Com efeito, no Brasil, no presente momento, a maioria do povo tende a achar que o nome de “político” por si só desqualifica: várias pesquisas têm mostrado à exaustão que a classe assim rotulada anda muito malvista. São inúmeros os que a julgam coberta de infâmia e totalmente indigna de respeito. Os escândalos de corrupção, o fisiologismo escancarado, a corrosão sistemática dos partidos, a constante presença de titulares de cargos eletivos e seus prepostos nas páginas policiais, as notícias de intermináveis maracutaias e o próprio discurso falacioso de muitos dos homens públicos sem dúvida contribuem para isso. Em conversas com populares, tenho notado que o desprezo por essa grei só faz crescer.

 

De fato, ninguém negará que a classe em tela anda muito desmoralizada. A conduta desavergonhada de muitos acaba por manchar a todos. Mas repito que essa atitude resulta em injustiça. A generalização não tem cabimento. Mesmo no Brasil, há políticos honestos, sérios e dignos. Eles são encontráveis em diferentes partidos, não constituem privilégio de nenhum. Tudo indica, porém, que de um modo geral esses homens honrados são minoria em suas agremiações. Elas não raro tolhem suas iniciativas, dando maior espaço a figuras mesquinhas, hábeis em escusos jogos de poder. No entanto, até nesse meio existem pessoas decentes, que pensam e fazem política com dignidade.

 

Quando digo isso, muita gente balança a cabeça com incredulidade e me chama de ingênuo. Mas insisto: tal como a profunda degradação da maioria dos políticos, a rejeição pura e simples de toda a categoria vem a ser coisa muito perigosa. Favorece apenas os mais safados. Dá-se coisa pior: essa aversão logo degenera em indiferença plena para com a prática política, induzindo o afastamento dos cidadãos decentes de um incontornável domínio da vida social. Ora, o resultado de dar às costas à política é sujeitar-se a ser governado por quem não tem escrúpulos. Quem se quer apolítico entrega o controle de sua vida a outrém, em geral a charlatães. Um dos fatores da degeneração da política vem a ser a apatia de cidadãos que se limitam ao voto (mesmo assim porque é obrigatório) e descuidam do controle social da gestão da máquina pública.

 

Faço política o tempo todo, desde que tomei consciência de minha cidadania. Mas nunca me envolvi com partidos. Não tenho vocação para isso. Quase digo: não tenho estômago para isso. Estou longe, porém de condenar todos os que se dedicam à atividade político-partidária. Estou longe de achar que ela é dispensável.

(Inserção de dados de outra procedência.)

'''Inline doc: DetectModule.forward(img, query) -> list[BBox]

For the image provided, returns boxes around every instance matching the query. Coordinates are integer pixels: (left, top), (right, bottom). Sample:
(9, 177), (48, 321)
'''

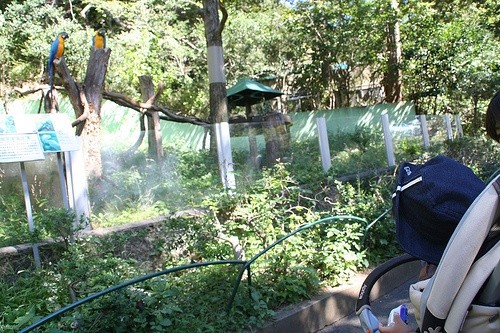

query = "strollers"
(353, 167), (500, 333)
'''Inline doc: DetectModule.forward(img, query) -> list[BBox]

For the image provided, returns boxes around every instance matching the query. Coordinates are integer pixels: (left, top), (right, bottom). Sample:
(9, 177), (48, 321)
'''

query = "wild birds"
(47, 31), (69, 103)
(92, 27), (107, 50)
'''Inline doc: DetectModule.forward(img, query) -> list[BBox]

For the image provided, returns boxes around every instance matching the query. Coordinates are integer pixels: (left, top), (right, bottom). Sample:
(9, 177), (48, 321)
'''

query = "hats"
(394, 155), (487, 266)
(486, 90), (500, 141)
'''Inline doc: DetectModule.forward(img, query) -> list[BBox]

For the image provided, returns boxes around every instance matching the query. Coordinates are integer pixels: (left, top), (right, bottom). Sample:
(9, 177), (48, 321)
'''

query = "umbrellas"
(226, 76), (285, 169)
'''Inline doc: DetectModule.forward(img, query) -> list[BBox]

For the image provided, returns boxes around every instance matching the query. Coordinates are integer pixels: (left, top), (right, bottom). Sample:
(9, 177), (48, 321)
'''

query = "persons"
(378, 90), (499, 333)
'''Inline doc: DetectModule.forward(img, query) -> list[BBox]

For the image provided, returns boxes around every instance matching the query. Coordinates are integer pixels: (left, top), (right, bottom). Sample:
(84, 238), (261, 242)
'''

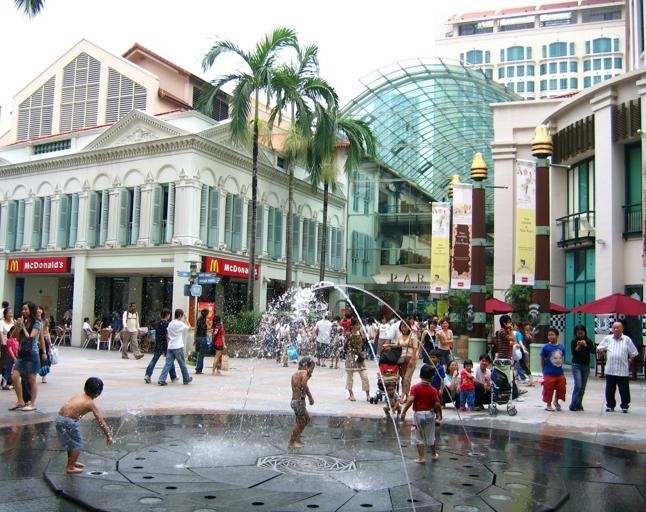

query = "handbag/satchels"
(380, 349), (400, 364)
(48, 344), (58, 364)
(38, 361), (49, 375)
(185, 346), (199, 366)
(287, 344), (298, 363)
(450, 343), (453, 349)
(354, 351), (366, 362)
(397, 357), (405, 364)
(221, 349), (229, 370)
(209, 343), (216, 355)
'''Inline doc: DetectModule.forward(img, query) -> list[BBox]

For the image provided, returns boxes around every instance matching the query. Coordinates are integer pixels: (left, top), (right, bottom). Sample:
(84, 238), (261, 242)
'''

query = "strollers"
(487, 353), (521, 417)
(367, 343), (403, 405)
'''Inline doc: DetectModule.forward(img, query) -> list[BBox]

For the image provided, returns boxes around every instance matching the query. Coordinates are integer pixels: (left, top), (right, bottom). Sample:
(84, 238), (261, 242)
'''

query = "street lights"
(183, 260), (202, 327)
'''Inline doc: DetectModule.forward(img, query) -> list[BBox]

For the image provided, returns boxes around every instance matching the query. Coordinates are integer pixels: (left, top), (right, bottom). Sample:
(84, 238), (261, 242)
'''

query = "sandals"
(19, 406), (36, 410)
(9, 402), (25, 410)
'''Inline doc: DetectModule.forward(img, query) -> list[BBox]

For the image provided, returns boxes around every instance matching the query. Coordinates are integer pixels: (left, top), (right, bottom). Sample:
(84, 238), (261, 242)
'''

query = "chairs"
(54, 323), (142, 351)
(625, 345), (645, 380)
(595, 344), (612, 378)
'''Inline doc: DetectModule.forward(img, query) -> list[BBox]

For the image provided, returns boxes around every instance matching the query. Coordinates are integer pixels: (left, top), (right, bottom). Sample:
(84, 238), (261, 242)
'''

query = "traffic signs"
(189, 285), (202, 297)
(176, 271), (190, 277)
(197, 278), (220, 284)
(197, 272), (216, 278)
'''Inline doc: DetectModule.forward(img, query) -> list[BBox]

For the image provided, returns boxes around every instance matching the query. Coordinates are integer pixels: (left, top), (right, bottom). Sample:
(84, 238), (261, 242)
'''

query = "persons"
(267, 312), (454, 404)
(399, 365), (444, 464)
(287, 356), (315, 449)
(595, 322), (638, 413)
(384, 350), (493, 423)
(540, 328), (567, 411)
(55, 375), (114, 474)
(193, 308), (227, 374)
(63, 309), (72, 336)
(0, 301), (57, 410)
(491, 317), (535, 401)
(83, 303), (144, 360)
(143, 308), (194, 385)
(569, 324), (595, 411)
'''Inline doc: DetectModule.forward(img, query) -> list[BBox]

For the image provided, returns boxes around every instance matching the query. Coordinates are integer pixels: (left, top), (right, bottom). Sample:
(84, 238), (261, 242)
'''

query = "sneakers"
(183, 377), (192, 384)
(553, 401), (560, 411)
(171, 375), (179, 383)
(606, 407), (614, 412)
(158, 379), (168, 385)
(544, 407), (554, 411)
(622, 409), (628, 413)
(144, 375), (150, 383)
(136, 353), (144, 359)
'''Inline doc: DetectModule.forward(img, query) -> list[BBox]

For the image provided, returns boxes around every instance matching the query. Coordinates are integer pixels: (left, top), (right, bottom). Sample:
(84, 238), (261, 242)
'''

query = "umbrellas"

Ainda não encontramos meio de dispensar partidos em uma democracia. Todavia me recuso a admitir que só nesse âmbito se faz política. Há muitos espaços em que se pode tratar de liberdade e justiça, onde é possível e necessária a afirmação de direitos, a defesa de interesses coletivos. Sou ligado a organizações e movimentos da sociedade civil que se empenham no combate à desigualdade e à intolerância, na luta contra o racismo, na busca de melhores condições de vida no meio urbano. Esses movimentos e entidades de que participo são apartidários. A meu ver, instituições do gênero não funcionam bem quando se deixam atrelar a partidos. Sua independência lhes dá mais força e lhes confere maior autoridade, capacitando-as para o exercício do controle social da governança pública.

 

Não é possível democracia sem participação cidadã. Torná-la cada vez mais ampla e vigorosa é absolutamente indispensável para superar a crise política que hoje se verifica em todo o mundo. É o incremento da participação que corrige o desvio da representação.

 

Não há como ocultar a gravidade da doença política que aflige o globo. No Brasil, em particular, a severa crise de representação se tornou aguda. Vimos o Congresso Nacional empenhado em uma pseudo-reforma que de fato só teve como objetivo manter o sistema viciado. Continuamos com uma proliferação cancerosa de partidos que a rigor não têm programa e incidem nas mesmas práticas, com prioridades idênticas: chegar ao poder e manter-se nele (ou parasita-lo), tirando disso o máximo proveito. O dinheiro governa: basta que se leve em conta o alto custo da eleição de um “representante do povo”, as formas e as fontes de financiamento de campanha e seu modo de “retribuição”. Temos de fato uma plutocracia, em perigo de tornar-se cleptocracia, em vez de um regime democrático efetivo. Sair desta situação só será possível, repito, com o incremento da organização da sociedade civil e com o empenho de todos os cidadãos em assumir-se republicanos, entendendendo que a “coisa pública” lhes compete, não constitui domínio de uma categoria, não é matéria de ocupação exclusiva de políticos profissionais.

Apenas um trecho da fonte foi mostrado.